Various DocumentBuilderFactory APIs give you control over the kind of DOM structure that is created. For example, add the following highlighted line to produce the DOM structure shown in Figure 6-6.

public static void main(String argv[])
{
  ...
  DocumentBuilderFactory factory =
    DocumentBuilderFactory.newInstance();
  factory.setExpandEntityReferences(false);
  ...

Here, the entity reference node is highlighted. Note that the entity reference contains multiple nodes under it. This example shows only comment and text nodes, but the entity could conceivably contain other element nodes.

Moving down to the last item element under the last slide brings up the display shown in Figure 6-7.

Here, the CDATA node is highlighted. Note that there are no nodes under it. Because a CDATA section is entirely uninterpreted, all its contents are contained in the node's value property.

Summary of Lexical Controls

Lexical information is the information you need to reconstruct the original syntax of an XML document. As discussed earlier, preserving lexical information is important in editing applications, where you want to save a document that is an accurate reflection of the original--complete with comments, entity references, and any CDATA sections it may have included at the outset.

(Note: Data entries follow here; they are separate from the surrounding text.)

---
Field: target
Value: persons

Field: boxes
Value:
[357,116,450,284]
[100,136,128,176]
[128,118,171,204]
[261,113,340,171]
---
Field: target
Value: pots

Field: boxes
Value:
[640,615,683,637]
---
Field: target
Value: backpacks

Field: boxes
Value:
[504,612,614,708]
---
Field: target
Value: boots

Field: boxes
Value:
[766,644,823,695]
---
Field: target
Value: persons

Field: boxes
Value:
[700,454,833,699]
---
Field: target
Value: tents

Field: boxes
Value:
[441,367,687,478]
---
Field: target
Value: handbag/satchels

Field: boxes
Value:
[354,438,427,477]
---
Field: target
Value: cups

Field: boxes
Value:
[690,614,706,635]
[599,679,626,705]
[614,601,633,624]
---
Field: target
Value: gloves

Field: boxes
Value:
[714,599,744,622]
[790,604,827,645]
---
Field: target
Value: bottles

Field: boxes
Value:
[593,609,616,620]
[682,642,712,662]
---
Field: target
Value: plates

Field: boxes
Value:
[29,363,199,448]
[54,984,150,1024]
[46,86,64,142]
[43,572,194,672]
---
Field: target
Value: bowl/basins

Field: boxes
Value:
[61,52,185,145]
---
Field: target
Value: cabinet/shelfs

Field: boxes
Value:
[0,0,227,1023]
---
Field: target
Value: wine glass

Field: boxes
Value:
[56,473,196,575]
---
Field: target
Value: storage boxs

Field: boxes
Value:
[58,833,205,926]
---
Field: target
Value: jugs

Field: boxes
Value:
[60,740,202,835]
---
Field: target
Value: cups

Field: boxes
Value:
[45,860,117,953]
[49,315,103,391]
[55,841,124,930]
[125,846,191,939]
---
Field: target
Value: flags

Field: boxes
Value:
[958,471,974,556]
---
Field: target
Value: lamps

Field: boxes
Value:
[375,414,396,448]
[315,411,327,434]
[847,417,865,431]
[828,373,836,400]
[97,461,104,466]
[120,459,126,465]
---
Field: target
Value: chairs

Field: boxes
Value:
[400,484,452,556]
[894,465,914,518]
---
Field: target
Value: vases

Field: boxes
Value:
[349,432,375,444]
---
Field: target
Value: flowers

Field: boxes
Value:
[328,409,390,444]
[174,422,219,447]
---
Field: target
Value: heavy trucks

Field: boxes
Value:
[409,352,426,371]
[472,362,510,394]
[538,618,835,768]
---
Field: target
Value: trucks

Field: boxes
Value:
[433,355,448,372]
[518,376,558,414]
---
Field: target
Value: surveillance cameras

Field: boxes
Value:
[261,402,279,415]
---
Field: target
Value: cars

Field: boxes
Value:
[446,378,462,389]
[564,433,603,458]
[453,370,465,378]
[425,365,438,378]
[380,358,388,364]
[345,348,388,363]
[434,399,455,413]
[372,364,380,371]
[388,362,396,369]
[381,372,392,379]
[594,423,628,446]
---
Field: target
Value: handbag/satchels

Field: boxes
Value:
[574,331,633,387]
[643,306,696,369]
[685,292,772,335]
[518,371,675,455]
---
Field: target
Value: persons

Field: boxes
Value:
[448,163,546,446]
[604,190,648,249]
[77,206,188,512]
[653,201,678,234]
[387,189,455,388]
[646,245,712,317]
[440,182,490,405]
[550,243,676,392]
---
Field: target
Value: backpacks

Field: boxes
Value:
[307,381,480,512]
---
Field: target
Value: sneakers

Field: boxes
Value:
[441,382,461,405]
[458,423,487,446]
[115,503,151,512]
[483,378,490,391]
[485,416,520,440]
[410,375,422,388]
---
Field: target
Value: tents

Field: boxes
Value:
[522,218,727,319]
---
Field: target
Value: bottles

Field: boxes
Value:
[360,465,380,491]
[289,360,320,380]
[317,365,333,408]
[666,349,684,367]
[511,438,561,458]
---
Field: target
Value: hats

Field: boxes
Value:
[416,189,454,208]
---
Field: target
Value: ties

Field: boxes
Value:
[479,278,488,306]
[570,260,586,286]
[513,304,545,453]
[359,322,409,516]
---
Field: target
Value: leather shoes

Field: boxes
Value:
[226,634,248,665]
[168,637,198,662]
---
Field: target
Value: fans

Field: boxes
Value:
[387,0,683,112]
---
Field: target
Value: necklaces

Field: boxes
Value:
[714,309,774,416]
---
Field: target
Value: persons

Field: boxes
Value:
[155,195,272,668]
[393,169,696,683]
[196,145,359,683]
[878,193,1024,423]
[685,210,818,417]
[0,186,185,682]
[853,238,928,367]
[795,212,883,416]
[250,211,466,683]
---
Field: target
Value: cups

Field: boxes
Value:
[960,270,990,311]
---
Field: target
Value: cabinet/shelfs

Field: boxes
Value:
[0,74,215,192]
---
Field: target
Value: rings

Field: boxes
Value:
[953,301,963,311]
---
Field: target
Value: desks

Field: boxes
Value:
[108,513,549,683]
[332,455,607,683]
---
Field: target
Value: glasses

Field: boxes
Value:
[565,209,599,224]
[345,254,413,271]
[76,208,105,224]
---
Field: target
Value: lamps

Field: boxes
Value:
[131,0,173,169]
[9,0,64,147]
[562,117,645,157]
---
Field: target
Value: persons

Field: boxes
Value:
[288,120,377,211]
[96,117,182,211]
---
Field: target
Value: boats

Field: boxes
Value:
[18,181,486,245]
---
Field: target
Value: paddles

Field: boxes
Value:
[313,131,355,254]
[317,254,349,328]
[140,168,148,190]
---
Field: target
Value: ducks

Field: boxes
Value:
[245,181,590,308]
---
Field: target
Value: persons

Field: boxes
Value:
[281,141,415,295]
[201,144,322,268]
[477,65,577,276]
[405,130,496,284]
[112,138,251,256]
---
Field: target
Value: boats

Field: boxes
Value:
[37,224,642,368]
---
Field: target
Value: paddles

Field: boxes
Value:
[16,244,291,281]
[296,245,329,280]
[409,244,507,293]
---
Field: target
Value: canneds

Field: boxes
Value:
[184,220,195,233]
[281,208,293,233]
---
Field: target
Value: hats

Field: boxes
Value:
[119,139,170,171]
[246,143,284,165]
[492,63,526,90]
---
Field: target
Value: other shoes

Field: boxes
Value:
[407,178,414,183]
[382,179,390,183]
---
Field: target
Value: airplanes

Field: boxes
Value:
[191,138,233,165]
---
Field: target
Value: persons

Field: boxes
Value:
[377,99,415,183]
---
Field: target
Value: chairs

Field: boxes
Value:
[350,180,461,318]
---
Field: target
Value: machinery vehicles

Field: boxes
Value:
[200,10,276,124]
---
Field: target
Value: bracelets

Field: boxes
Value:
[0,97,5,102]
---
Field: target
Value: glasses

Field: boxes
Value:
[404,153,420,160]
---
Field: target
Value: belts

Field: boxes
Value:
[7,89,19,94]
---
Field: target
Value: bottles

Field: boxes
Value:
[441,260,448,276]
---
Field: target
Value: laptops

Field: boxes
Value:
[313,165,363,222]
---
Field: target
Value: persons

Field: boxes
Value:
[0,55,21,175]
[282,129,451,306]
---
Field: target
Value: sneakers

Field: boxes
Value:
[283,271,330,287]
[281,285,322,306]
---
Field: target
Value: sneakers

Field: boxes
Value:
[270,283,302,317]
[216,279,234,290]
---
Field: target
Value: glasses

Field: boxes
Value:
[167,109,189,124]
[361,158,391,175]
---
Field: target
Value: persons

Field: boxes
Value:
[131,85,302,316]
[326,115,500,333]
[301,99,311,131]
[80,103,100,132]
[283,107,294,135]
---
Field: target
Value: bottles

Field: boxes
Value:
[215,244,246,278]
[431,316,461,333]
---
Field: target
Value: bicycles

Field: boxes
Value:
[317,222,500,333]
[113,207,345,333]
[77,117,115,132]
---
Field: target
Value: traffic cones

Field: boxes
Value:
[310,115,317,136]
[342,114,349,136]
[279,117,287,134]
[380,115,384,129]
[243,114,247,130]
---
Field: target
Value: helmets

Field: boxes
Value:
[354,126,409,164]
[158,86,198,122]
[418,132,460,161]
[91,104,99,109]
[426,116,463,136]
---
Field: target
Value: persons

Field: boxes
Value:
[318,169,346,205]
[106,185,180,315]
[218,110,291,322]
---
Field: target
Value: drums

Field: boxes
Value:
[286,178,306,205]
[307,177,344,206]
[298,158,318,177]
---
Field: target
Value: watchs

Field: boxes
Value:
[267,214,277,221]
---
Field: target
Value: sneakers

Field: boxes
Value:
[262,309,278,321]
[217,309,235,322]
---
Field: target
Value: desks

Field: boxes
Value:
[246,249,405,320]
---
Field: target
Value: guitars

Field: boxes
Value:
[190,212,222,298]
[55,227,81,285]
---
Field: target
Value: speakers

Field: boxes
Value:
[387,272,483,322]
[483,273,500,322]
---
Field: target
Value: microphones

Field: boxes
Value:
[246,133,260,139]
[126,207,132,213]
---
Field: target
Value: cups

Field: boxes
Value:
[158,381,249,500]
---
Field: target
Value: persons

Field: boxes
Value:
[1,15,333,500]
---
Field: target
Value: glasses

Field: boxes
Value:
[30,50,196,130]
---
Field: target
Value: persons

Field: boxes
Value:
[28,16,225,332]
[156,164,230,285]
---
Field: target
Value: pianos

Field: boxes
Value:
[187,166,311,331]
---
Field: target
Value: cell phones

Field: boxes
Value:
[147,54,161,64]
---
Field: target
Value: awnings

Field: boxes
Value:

Most applications, however, are concerned only with the content of the XML structures. They can afford to ignore comments, and they don't care whether data was coded in a CDATA section or as plain text, or whether it included an entity reference. For such applications, a minimum of lexical information is desirable, because it simplifies the number and kind of DOM nodes that the application must be prepared to examine.

The following DocumentBuilderFactory methods give you control over the lexical information you see in the DOM:

setCoalescing(): To convert CDATA nodes to Text nodes and append to an adjacent Text node (if any)

setExpandEntityReferences(): To expand entity reference nodes

setIgnoringComments(): To ignore comments

setIgnoringElementContentWhitespace(): To ignore whitespace that is not a significant part of element content

The default values for all these properties is false, which preserves all the lexical information necessary to reconstruct the incoming document in its original form. Setting them to true lets you construct the simplest possible DOM so that the application can focus on the data's semantic content without having to worry about lexical syntax details. Table 6-2 summarizes the effects of the settings.

Table 6-2 Configuring DocumentBuilderFactory
API	Preserve Lexical Info	Focus on Content
`setCoalescing()`	`false`	`true`
`setExpandEntityReferences()`	`false`	`true`
`setIgnoringComments()`	`false`	`true`
`setIgnoringElement ContentWhitespace()`	`false`	`true`

Finishing Up

At this point, you have seen most of the nodes you will ever encounter in a DOM tree. There are one or two more that we'll mention in the next section, but you now know what you need to know to create or modify a DOM structure.